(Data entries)
%%

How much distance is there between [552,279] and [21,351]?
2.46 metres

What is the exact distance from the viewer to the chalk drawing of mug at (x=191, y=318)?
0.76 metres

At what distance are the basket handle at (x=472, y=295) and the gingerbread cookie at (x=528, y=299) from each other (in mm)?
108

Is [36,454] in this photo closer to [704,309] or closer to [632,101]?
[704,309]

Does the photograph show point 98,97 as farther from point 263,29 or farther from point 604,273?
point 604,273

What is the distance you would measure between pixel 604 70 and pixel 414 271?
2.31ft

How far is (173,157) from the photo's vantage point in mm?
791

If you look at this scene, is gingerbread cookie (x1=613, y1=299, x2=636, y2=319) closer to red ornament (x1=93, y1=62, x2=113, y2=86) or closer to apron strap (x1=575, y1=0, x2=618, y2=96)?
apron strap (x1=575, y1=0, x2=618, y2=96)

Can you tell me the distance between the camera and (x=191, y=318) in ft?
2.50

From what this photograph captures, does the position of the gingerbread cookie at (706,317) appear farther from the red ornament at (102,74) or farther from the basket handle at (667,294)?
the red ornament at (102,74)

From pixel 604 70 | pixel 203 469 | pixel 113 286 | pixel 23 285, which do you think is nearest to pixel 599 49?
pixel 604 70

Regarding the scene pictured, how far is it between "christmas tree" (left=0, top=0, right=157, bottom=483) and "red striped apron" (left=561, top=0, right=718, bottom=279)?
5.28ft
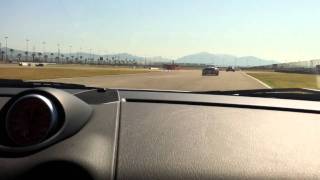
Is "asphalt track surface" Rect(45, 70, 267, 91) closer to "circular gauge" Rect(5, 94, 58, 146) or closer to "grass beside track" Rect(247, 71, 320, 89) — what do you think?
"grass beside track" Rect(247, 71, 320, 89)

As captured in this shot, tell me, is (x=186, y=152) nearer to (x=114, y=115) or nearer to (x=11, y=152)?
(x=114, y=115)

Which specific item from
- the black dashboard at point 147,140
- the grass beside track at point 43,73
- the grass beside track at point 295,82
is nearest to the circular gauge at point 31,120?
the black dashboard at point 147,140

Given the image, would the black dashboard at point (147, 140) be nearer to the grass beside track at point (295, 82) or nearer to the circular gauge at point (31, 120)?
the circular gauge at point (31, 120)

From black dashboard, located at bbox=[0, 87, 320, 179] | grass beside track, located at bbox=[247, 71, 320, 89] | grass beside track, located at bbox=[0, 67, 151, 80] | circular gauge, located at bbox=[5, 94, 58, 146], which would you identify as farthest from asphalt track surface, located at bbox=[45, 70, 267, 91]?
circular gauge, located at bbox=[5, 94, 58, 146]

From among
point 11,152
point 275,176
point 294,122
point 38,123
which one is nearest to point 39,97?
point 38,123

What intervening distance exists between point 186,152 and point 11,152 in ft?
2.58

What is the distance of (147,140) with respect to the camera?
8.92ft

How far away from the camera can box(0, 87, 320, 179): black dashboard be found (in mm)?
2523

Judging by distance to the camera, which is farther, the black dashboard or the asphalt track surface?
the asphalt track surface

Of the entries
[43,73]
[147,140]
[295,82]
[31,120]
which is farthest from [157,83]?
[31,120]

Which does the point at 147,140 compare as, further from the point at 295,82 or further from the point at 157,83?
the point at 295,82

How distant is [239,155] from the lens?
2701 mm

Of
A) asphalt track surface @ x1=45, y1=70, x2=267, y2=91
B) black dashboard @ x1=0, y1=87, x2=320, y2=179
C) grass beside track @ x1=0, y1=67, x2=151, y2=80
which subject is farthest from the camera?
grass beside track @ x1=0, y1=67, x2=151, y2=80

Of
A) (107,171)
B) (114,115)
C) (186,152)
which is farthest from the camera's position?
(114,115)
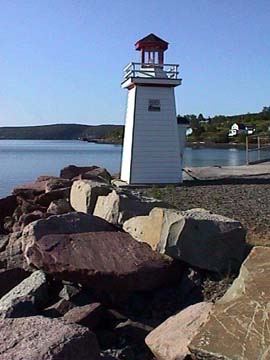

%%

» Prompt: Locate every line in the rows above that contains the word "photograph", and copy each of those lines in full.

» The solution:
Does the photograph show point 98,97 as farther from point 263,29 or farther from point 604,273?
From what this photograph captures, does the position of the gingerbread cookie at (706,317) appear farther from the red ornament at (102,74) or farther from the basket handle at (667,294)?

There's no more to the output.